RLPC-Bankers prepare 4 bln stg Acromas debt refinancing-sources
LONDON, April 15
LONDON, April 15 (Reuters) - Bankers are working on a refinancing of the 4 billion pound ($6.2 billion) debts of the private equity-owned firm behind British motoring services firm AA and travel company Saga, banking sources said on Monday.
The refinancing at the firm, called Acromas, would be part of plans to possibly spin off the AA and Saga six years after they were acquired, a move which coincided with the financial crisis and which left banks unable to syndicate the debt which financed the deal.
The quest for a refinancing reflects more positive credit market conditions and is said to be attracting attention from a number of banks eager to participate following a dearth of deals last year.
Acromas is owned by private equity firms Charterhouse , CVC and Permira and was formed in 2007 though the 6.2 billion pound merger of the AA and Saga.

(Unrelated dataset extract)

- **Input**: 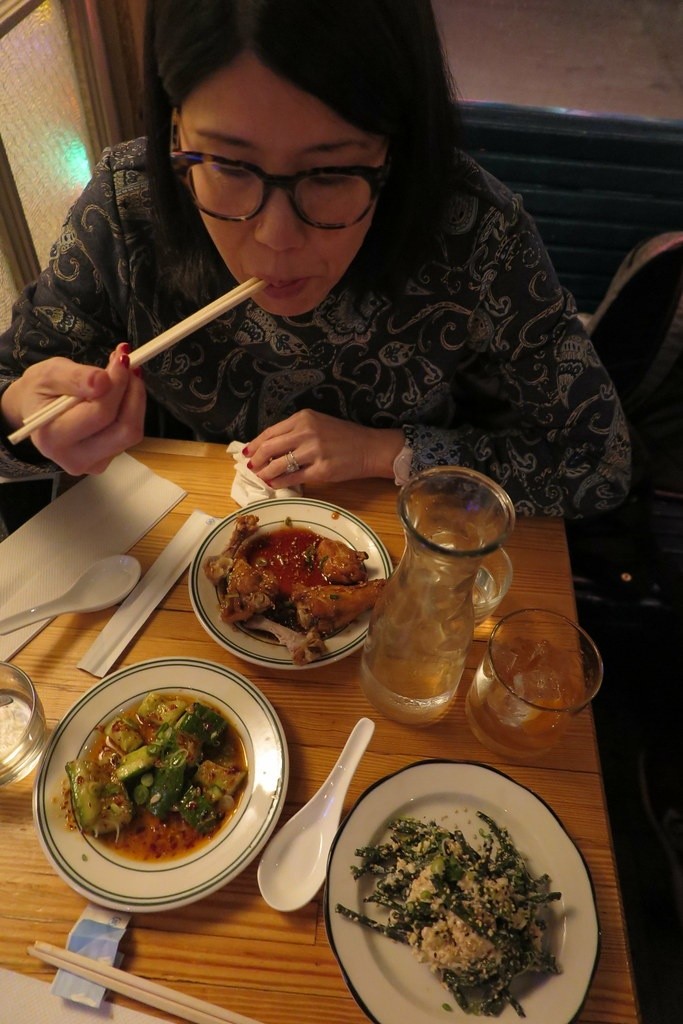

The merger was funded with a 4.8 billion pound leveraged loan, according to Thomson Reuters LPC data, which arrangers Barclays and Mizuho were unable to syndicate after the market collapsed.
Both banks were forced to hold the debt and the business has performed well in the interim. Acromas's net bank and other borrowings stood at 4.1 billion pounds in the 2011-2012 financial year.
Ernst & Young was appointed last year to carry out due diligence and explore valuations for the companies as two separate entities.
Bankers said it was likely Saga would be floated on the stock market and the AA would be sold in a leveraged buyout or LBO.
However, Acromas's debt needs to be refinanced before any further action is taken, bankers said, as 1.75 billion pounds is due to mature in 2015 and the rest by 2017.
As part of the refinancing, a large portion of the debt could be put onto the AA, leaving Saga relatively light in debt and in good shape for an initial public offering or IPO, bankers said.
AA's new financing structure would either look like a traditional leveraged financing - made up in other words by term loans and revolving credit facilities with maturities of up to seven years - or would be structured more akin to an infrastructure deal, with longer-dated debt.
The AA could also be retained instead of sold, bankers added.
Acromas director of communications Paul Green said: "We are focusing on running the business well and there is no rush to do anything," declining to comment further.